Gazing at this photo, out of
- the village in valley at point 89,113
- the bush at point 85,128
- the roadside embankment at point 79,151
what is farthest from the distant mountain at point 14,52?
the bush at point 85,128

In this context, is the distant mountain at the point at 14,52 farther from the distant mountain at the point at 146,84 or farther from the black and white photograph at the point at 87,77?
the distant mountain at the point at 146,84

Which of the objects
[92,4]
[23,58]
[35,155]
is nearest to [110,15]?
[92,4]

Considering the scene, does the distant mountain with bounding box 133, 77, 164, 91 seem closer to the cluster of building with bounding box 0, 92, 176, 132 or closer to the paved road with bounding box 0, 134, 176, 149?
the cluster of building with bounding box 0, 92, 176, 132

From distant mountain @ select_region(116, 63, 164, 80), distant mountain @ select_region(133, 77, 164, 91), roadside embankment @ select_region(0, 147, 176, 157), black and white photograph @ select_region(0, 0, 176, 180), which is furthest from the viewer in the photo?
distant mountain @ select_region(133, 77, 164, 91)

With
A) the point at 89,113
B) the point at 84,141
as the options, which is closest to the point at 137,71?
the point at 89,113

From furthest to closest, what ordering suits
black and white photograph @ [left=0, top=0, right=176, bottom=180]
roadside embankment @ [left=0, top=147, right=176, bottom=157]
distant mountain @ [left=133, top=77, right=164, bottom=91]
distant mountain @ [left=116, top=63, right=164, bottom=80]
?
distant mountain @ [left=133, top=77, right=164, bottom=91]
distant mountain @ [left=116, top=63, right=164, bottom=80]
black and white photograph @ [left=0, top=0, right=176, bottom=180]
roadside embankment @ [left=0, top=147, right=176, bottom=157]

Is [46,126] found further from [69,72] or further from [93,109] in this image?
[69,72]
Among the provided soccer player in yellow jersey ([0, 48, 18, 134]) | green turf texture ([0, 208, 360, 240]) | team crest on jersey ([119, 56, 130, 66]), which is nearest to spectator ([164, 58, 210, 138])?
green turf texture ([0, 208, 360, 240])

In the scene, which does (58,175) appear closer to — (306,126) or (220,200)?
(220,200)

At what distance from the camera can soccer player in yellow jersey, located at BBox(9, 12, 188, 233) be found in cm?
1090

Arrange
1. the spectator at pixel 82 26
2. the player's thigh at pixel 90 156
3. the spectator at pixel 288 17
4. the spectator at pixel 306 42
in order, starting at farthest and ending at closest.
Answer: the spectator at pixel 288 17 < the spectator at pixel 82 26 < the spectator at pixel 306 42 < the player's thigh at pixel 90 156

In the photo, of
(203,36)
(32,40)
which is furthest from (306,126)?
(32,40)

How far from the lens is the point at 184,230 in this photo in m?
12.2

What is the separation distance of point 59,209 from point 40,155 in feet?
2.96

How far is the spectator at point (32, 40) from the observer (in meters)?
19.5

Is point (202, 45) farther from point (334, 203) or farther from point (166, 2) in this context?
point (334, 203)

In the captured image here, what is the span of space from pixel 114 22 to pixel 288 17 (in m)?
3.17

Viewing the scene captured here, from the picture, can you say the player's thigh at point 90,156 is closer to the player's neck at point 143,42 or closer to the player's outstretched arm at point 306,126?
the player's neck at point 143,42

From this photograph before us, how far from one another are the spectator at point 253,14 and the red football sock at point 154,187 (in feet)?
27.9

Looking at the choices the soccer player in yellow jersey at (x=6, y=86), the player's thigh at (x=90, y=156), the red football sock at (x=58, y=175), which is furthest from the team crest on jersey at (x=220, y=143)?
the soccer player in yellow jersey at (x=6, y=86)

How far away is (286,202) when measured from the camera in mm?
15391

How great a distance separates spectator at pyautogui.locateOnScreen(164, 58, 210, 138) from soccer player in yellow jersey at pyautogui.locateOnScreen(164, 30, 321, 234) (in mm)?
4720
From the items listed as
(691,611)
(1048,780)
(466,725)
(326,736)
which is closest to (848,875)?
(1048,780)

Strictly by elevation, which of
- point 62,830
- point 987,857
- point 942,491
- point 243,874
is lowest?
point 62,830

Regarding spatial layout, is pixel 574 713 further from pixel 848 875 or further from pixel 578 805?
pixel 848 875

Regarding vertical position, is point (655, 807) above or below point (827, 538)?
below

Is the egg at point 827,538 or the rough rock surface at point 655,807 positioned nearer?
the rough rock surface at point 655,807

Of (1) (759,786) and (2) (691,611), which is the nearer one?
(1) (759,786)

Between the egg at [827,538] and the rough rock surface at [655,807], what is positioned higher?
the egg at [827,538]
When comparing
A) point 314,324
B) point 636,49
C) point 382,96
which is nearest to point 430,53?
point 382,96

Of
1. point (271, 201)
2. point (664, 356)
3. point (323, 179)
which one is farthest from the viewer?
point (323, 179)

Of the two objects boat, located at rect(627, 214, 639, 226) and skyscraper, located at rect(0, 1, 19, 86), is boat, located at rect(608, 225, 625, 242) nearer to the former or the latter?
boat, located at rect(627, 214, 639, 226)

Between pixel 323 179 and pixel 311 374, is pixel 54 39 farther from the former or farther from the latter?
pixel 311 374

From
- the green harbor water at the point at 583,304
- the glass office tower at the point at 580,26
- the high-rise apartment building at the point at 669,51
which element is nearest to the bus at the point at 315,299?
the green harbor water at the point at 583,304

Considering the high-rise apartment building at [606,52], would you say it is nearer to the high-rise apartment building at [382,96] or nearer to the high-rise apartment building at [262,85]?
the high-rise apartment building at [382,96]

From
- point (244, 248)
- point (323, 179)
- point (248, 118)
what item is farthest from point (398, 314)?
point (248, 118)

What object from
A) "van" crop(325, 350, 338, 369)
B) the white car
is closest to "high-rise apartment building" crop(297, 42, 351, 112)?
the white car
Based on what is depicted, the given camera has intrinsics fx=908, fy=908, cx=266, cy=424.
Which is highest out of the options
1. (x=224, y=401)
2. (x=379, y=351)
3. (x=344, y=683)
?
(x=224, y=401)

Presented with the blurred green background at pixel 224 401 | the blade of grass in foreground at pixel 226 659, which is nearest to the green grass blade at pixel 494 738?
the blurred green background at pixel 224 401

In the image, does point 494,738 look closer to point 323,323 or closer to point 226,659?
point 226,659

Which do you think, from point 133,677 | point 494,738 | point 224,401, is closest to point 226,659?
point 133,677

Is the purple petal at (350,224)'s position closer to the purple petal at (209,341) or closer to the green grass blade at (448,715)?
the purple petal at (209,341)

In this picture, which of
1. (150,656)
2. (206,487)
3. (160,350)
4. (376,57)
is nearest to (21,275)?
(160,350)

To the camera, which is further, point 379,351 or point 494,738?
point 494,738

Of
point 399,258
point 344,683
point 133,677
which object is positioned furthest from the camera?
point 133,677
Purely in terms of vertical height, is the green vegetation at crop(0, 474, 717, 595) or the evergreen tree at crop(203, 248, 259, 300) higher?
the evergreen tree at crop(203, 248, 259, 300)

Directions for this task:
Please restate the records in full, word for word.

Reply to the task:
Gazing at this photo, out of
- the village in valley at point 89,113
- the bush at point 85,128
- the roadside embankment at point 79,151
what is farthest from the distant mountain at point 14,52?
the bush at point 85,128

In this context, is the distant mountain at the point at 14,52 farther from the distant mountain at the point at 146,84 or farther from the black and white photograph at the point at 87,77?
the distant mountain at the point at 146,84

Which of the objects
[92,4]
[23,58]
[35,155]
is nearest to [110,15]?
[92,4]

Considering the scene, does the distant mountain with bounding box 133, 77, 164, 91 seem closer to the cluster of building with bounding box 0, 92, 176, 132 or closer to the paved road with bounding box 0, 134, 176, 149?
the cluster of building with bounding box 0, 92, 176, 132

From distant mountain @ select_region(116, 63, 164, 80), distant mountain @ select_region(133, 77, 164, 91), roadside embankment @ select_region(0, 147, 176, 157), black and white photograph @ select_region(0, 0, 176, 180), which is furthest from the viewer in the photo?
distant mountain @ select_region(133, 77, 164, 91)

With
A) the point at 89,113
B) the point at 84,141
as the options, which is closest to the point at 137,71?
the point at 89,113

From furthest to closest, what ordering suits
black and white photograph @ [left=0, top=0, right=176, bottom=180]
roadside embankment @ [left=0, top=147, right=176, bottom=157]
distant mountain @ [left=133, top=77, right=164, bottom=91]
distant mountain @ [left=116, top=63, right=164, bottom=80]
?
distant mountain @ [left=133, top=77, right=164, bottom=91]
distant mountain @ [left=116, top=63, right=164, bottom=80]
black and white photograph @ [left=0, top=0, right=176, bottom=180]
roadside embankment @ [left=0, top=147, right=176, bottom=157]

Is [46,126] found further from [69,72] or further from [93,109] in this image?
[69,72]
Among the provided soccer player in yellow jersey ([0, 48, 18, 134]) | green turf texture ([0, 208, 360, 240]) | team crest on jersey ([119, 56, 130, 66]), which is nearest to spectator ([164, 58, 210, 138])?
green turf texture ([0, 208, 360, 240])

In the scene, which does (58,175) appear closer to — (306,126) or (220,200)?
(220,200)

At what distance from the camera can soccer player in yellow jersey, located at BBox(9, 12, 188, 233) be found in cm?
1090

Arrange
1. the spectator at pixel 82 26
2. the player's thigh at pixel 90 156
3. the spectator at pixel 288 17
4. the spectator at pixel 306 42
in order, starting at farthest and ending at closest.
Answer: the spectator at pixel 288 17 < the spectator at pixel 82 26 < the spectator at pixel 306 42 < the player's thigh at pixel 90 156

In the photo, of
(203,36)
(32,40)
which is furthest from (306,126)?
(32,40)

How far from the lens is the point at 184,230 in this photo in m?
12.2

What is the separation distance of point 59,209 from point 40,155 in feet?
2.96

How far is the spectator at point (32, 40) from the observer (in meters)?
19.5

Is point (202, 45) farther from point (334, 203) or farther from point (166, 2) in this context?
point (334, 203)

In the captured image here, what is the span of space from pixel 114 22 to pixel 288 17 (in m)?
3.17

Viewing the scene captured here, from the picture, can you say the player's thigh at point 90,156 is closer to the player's neck at point 143,42 or closer to the player's outstretched arm at point 306,126?
the player's neck at point 143,42

From this photograph before us, how far from one another are the spectator at point 253,14 and the red football sock at point 154,187 (in feet)?
27.9

Looking at the choices the soccer player in yellow jersey at (x=6, y=86), the player's thigh at (x=90, y=156), the red football sock at (x=58, y=175), which is furthest from the team crest on jersey at (x=220, y=143)?
the soccer player in yellow jersey at (x=6, y=86)

How far away is (286,202) when measured from the camera in mm?
15391

How great a distance separates spectator at pyautogui.locateOnScreen(164, 58, 210, 138) from soccer player in yellow jersey at pyautogui.locateOnScreen(164, 30, 321, 234) (in mm)?
4720
From the items listed as
(691,611)
(1048,780)
(466,725)
(326,736)
which is closest to (848,875)?
(1048,780)

Strictly by elevation, which of
- point 62,830
- point 987,857
- point 942,491
- point 243,874
is lowest?
point 62,830

Regarding spatial layout, is pixel 574 713 further from pixel 848 875 or further from pixel 578 805?
pixel 848 875

Regarding vertical position, is point (655, 807) above or below point (827, 538)?
below

Is the egg at point 827,538 or the rough rock surface at point 655,807 positioned nearer?
the rough rock surface at point 655,807

Of (1) (759,786) and (2) (691,611), which is the nearer one?
(1) (759,786)

Between the egg at [827,538] and the rough rock surface at [655,807], what is positioned higher?
the egg at [827,538]
When comparing
A) point 314,324
B) point 636,49
C) point 382,96
which is nearest to point 430,53?
point 382,96

Of
1. point (271, 201)
2. point (664, 356)
3. point (323, 179)
which one is farthest from the viewer?
point (323, 179)

Of the two objects boat, located at rect(627, 214, 639, 226) and skyscraper, located at rect(0, 1, 19, 86), is boat, located at rect(608, 225, 625, 242) nearer to the former or the latter?
boat, located at rect(627, 214, 639, 226)

Between pixel 323 179 and pixel 311 374, is pixel 54 39 farther from the former or farther from the latter?
pixel 311 374

From
- the green harbor water at the point at 583,304
- the glass office tower at the point at 580,26
- the high-rise apartment building at the point at 669,51
which element is nearest to the bus at the point at 315,299?
the green harbor water at the point at 583,304

Considering the high-rise apartment building at [606,52], would you say it is nearer to the high-rise apartment building at [382,96] or nearer to the high-rise apartment building at [262,85]?
the high-rise apartment building at [382,96]

From
- point (244, 248)
- point (323, 179)
- point (248, 118)
what item is farthest from point (398, 314)?
point (248, 118)

What object from
A) "van" crop(325, 350, 338, 369)
B) the white car
is closest to "high-rise apartment building" crop(297, 42, 351, 112)?
the white car
Based on what is depicted, the given camera has intrinsics fx=908, fy=908, cx=266, cy=424.
Which is highest out of the options
1. (x=224, y=401)
2. (x=379, y=351)
3. (x=344, y=683)
?
(x=224, y=401)

Presented with the blurred green background at pixel 224 401 | the blade of grass in foreground at pixel 226 659, which is nearest to the green grass blade at pixel 494 738?
the blurred green background at pixel 224 401

In the image, does point 494,738 look closer to point 323,323 or closer to point 226,659?
point 226,659

Which do you think, from point 133,677 | point 494,738 | point 224,401, is closest to point 226,659?
point 133,677

Is the purple petal at (350,224)'s position closer to the purple petal at (209,341) or closer to the green grass blade at (448,715)?
the purple petal at (209,341)

In this picture, which of
1. (150,656)
2. (206,487)
3. (160,350)
4. (376,57)
is nearest to (21,275)?
(160,350)

To the camera, which is further, point 379,351 or point 494,738?
point 494,738

Of
point 399,258
point 344,683
point 133,677
which object is positioned furthest from the camera?
point 133,677
Purely in terms of vertical height, is the green vegetation at crop(0, 474, 717, 595) or the evergreen tree at crop(203, 248, 259, 300) higher?
the evergreen tree at crop(203, 248, 259, 300)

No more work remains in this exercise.